═════ BLOC DE TEXTE ═════

Fin 1950, Hans Namuth photographie et filme Pollock pendant son travail. Ces images célèbres, qui contribueront grandement à forger la légende du peintre, semblent en effet avoir détruit son équilibre.  Est-ce l’inévitable dimension de mise en scène qui accompagne tout travail filmique qui fait tout basculer ? Toujours est-il que lors de la petite soirée entre amis qui doit célébrer le tournage des derniers plans, Pollock entre dans une crise qui ne cessera de s’aggraver. Il boit sans s’arrêter devant les convives catastrophés, ne cessant de murmurer à l’adresse de Namuth : « I’m not a phony », c’est-à-dire : « Je ne suis pas un imposteur .» Jusqu’à sa mort accidentelle en 1956, il ne cessera plus de boire.

═════ DONNÉES ═════

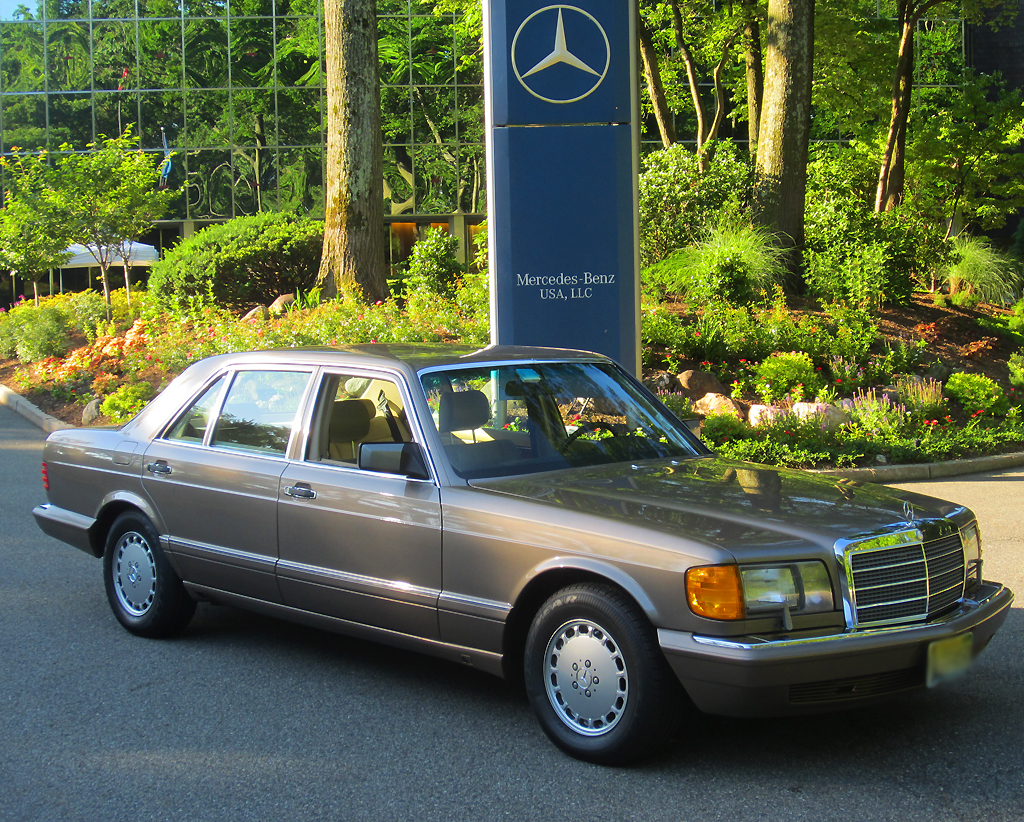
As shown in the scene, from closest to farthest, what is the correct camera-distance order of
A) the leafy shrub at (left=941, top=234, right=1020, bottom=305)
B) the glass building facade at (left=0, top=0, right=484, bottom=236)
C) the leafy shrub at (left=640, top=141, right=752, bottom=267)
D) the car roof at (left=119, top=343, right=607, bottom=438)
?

═════

TÂCHES ET EXERCICES:
- 1) Dans le texte sur Pollock, quels mots Pollock murmure-t-il à l'adresse de Namuth pendant la soirée entre amis ?
- 2) Poursuivez le texte sur Pollock après sa dernière phrase.

RÉPONSES FINALES:
- 1) « I’m not a phony », c’est-à-dire « Je ne suis pas un imposteur ».

- 2)
Si Pollock n’est pas, on l’a dit, un intellectuel – on a eu beau jeu de railler le contraste entre l’artiste taciturne, voire quelque peu rustre, et les brillantes constructions, parfois à la limite de la manipulation, de Clement Greenberg –, il n’en manifeste pas moins une intelligence plastique instinctive, dont l’exposition donne à voir, de manière passionnante, les tâtonnements et les progrès. On ne peut s’empêcher de mettre en parallèle la lutte que mène cet homme contre ses démons intérieurs et celle qu’il mène pour atteindre à un miraculeux, mais hélas temporaire, équilibre pictural.